Saved entries
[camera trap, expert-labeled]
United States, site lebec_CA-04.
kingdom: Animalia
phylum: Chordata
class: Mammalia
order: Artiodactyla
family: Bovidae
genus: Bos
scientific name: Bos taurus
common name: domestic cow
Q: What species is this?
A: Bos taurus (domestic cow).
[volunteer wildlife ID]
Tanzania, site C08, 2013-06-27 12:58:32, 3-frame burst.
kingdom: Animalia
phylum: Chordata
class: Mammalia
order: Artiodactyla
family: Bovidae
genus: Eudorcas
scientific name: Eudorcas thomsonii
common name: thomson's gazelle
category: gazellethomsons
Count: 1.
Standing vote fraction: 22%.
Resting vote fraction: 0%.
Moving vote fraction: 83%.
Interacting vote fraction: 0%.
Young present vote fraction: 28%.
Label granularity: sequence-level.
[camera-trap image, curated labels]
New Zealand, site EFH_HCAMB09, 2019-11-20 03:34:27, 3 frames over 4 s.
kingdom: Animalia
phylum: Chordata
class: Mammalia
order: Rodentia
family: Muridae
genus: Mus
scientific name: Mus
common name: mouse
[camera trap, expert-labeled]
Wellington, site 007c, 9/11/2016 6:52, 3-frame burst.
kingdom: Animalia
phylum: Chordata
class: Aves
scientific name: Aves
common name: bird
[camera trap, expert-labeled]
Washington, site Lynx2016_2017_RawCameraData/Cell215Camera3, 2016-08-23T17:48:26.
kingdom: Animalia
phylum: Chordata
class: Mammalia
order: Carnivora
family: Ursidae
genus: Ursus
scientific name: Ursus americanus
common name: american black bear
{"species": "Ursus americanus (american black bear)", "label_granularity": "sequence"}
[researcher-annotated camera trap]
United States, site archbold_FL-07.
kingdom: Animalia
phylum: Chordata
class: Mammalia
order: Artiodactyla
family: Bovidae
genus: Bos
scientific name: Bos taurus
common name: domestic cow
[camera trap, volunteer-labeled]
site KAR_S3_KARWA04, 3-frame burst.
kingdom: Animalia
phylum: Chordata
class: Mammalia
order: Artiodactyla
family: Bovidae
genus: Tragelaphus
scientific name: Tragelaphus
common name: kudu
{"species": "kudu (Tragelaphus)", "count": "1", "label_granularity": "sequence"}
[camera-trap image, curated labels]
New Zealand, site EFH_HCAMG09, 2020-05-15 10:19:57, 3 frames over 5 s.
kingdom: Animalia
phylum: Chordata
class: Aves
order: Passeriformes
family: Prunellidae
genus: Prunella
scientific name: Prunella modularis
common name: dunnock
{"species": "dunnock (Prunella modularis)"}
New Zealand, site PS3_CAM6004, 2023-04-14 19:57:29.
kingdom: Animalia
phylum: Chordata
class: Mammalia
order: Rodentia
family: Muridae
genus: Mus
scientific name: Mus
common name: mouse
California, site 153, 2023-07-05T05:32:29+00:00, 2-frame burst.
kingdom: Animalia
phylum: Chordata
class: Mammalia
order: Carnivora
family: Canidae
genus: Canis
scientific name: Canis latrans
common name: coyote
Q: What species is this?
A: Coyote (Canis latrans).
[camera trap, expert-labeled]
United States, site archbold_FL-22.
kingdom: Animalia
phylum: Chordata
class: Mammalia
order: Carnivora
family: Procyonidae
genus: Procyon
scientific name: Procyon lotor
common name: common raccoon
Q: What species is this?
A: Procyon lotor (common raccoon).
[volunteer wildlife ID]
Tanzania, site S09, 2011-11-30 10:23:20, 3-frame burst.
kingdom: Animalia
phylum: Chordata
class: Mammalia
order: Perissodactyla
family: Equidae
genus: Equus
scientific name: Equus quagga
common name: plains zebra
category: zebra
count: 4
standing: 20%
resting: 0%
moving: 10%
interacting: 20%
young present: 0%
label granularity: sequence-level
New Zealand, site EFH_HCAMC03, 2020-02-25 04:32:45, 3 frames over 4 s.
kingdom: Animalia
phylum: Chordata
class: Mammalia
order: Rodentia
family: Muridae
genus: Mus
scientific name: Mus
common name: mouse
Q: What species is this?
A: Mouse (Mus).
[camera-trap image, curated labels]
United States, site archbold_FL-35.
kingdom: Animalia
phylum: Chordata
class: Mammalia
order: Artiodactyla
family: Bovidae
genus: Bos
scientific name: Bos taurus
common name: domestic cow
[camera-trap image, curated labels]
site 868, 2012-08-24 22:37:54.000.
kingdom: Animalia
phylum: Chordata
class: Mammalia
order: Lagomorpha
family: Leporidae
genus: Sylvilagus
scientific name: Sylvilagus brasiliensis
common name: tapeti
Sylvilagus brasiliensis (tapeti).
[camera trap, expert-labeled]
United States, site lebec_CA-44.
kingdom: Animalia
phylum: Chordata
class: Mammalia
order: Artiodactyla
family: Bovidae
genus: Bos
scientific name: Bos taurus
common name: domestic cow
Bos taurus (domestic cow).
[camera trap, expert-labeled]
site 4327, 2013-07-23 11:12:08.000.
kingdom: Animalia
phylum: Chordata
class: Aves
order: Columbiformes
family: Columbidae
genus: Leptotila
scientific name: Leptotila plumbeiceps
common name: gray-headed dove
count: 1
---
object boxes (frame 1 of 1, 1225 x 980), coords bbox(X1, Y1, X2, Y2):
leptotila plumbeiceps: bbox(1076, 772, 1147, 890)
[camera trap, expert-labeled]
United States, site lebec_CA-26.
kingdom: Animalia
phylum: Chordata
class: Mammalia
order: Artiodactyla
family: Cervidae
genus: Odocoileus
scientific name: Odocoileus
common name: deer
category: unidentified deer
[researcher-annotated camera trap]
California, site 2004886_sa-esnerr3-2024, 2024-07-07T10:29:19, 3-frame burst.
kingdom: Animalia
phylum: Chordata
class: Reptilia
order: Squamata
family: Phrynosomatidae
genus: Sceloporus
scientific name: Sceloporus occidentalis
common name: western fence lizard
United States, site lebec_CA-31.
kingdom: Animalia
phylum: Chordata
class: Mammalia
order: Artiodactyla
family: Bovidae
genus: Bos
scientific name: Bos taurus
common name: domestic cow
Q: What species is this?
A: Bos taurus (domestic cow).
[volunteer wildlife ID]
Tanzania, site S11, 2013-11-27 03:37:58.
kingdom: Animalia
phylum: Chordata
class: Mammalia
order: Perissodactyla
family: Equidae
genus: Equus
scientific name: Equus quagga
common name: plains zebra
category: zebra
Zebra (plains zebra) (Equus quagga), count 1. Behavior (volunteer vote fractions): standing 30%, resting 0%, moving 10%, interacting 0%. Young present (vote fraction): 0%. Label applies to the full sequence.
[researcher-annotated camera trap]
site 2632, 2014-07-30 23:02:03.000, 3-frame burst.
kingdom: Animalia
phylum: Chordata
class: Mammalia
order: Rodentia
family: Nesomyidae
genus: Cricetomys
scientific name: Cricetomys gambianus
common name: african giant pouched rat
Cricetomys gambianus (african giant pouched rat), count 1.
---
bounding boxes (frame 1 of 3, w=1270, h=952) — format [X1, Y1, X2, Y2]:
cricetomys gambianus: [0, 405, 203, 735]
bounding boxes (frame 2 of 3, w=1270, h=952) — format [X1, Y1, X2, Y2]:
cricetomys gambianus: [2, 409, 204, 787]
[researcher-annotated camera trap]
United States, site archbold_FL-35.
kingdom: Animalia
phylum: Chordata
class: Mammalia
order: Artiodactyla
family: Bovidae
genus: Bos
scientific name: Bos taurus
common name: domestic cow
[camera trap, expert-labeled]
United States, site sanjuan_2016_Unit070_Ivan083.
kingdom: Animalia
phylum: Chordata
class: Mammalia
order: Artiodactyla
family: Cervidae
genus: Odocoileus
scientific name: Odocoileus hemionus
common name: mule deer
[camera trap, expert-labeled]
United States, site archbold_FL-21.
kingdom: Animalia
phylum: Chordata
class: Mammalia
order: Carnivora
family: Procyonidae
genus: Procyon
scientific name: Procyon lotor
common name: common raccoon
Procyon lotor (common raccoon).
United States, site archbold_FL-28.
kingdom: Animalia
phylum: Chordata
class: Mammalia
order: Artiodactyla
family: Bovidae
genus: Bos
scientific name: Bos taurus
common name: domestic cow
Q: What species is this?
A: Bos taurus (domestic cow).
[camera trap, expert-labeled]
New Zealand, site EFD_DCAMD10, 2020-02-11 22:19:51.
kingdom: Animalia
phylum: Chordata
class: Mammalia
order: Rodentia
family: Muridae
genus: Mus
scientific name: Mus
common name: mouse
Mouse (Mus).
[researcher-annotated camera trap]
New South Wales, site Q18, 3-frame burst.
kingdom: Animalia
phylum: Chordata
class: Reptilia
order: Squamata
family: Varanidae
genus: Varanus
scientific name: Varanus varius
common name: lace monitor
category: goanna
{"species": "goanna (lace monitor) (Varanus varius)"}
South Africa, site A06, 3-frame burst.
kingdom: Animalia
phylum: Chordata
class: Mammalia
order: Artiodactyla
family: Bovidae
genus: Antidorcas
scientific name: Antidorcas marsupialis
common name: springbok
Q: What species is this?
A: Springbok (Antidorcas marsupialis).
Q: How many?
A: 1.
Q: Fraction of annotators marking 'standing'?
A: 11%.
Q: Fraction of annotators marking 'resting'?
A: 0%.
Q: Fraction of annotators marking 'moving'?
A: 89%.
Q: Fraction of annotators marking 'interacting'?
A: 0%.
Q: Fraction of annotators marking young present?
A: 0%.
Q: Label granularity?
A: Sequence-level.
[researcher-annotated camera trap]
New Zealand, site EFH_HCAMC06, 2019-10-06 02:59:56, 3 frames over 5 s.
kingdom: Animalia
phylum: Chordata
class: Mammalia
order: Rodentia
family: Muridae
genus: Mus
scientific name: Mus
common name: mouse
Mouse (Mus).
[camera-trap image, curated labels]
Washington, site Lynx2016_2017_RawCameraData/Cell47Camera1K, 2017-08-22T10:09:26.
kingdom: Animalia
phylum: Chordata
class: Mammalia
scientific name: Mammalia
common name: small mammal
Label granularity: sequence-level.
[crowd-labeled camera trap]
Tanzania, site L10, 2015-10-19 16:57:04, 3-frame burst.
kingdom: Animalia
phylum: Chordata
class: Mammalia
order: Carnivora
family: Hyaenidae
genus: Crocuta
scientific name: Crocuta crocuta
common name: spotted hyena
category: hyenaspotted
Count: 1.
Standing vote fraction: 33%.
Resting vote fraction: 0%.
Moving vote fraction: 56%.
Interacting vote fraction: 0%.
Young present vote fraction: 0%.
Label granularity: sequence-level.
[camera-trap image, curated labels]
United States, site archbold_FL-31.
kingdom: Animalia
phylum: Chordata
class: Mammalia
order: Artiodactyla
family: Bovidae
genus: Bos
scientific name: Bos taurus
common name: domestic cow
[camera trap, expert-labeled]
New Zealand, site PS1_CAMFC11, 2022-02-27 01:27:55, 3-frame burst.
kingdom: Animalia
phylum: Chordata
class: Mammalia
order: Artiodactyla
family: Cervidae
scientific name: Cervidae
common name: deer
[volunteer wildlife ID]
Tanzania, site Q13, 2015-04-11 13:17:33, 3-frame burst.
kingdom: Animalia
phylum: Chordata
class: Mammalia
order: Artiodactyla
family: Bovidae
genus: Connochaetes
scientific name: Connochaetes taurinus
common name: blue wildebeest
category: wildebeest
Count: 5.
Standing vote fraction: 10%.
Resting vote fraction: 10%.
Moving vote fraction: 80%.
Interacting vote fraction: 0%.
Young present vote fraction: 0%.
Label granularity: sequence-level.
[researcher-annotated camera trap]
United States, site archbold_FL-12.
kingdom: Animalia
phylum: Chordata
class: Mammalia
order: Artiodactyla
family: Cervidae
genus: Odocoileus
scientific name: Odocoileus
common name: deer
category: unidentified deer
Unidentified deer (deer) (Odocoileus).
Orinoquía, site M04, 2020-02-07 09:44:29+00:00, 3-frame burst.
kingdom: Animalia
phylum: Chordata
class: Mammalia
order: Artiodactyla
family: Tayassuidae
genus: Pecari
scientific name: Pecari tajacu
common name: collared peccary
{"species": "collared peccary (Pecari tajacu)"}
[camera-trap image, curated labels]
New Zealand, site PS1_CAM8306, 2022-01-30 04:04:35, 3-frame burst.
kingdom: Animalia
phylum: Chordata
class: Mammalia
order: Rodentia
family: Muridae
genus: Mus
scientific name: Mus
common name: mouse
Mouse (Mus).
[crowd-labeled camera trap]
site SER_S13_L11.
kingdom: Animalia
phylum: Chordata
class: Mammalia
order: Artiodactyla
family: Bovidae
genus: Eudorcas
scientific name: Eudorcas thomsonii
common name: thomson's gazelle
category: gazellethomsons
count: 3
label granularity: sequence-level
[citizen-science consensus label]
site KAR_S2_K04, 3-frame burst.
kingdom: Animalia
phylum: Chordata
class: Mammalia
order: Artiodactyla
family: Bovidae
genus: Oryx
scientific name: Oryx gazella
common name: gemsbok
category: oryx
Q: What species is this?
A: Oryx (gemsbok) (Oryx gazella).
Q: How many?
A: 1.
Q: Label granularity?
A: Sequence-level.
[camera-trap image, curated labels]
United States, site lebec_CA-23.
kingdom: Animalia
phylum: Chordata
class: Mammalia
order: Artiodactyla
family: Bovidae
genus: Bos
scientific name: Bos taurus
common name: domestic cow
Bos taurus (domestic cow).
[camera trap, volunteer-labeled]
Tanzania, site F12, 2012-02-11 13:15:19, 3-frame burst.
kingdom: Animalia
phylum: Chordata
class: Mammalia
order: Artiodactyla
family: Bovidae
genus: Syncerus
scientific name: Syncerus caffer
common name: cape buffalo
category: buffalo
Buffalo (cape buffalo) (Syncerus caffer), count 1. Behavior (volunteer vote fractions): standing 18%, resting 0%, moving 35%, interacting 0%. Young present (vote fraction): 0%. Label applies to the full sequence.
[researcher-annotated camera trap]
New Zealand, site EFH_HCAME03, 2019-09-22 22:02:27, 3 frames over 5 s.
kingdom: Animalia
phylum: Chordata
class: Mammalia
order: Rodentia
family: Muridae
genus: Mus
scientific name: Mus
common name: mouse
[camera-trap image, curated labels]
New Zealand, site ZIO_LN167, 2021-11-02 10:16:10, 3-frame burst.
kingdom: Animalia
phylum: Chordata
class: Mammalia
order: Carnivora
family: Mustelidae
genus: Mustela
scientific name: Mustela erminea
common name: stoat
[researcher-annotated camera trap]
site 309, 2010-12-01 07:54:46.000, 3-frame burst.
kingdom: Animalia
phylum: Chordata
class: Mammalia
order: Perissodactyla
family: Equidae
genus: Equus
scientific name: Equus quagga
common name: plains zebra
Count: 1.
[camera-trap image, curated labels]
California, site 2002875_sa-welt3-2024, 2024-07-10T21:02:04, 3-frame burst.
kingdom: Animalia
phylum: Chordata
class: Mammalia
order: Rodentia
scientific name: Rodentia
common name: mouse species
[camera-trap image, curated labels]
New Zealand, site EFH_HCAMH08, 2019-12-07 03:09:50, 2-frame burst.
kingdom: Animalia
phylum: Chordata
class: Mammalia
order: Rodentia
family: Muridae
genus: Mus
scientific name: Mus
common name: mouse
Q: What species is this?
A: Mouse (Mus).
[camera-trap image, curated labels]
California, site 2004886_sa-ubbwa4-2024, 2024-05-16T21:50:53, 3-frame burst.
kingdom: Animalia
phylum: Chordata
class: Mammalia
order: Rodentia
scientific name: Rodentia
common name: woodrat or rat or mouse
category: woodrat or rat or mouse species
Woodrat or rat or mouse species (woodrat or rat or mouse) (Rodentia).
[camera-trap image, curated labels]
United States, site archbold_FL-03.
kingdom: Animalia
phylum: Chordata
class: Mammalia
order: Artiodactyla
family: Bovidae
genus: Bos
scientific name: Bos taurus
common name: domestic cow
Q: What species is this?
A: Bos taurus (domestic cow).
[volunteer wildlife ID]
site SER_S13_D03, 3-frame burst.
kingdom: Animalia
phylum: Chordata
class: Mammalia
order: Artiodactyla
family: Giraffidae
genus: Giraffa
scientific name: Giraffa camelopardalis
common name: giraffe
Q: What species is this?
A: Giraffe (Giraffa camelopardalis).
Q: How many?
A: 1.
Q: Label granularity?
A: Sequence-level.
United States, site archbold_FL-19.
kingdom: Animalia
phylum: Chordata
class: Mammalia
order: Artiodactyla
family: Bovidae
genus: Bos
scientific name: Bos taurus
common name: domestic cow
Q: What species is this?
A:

## WORK INSTRUCTIONS
Could you give the number of lines in the data above that contain the string "black", with no other words?

## EXPECTED ANSWER
2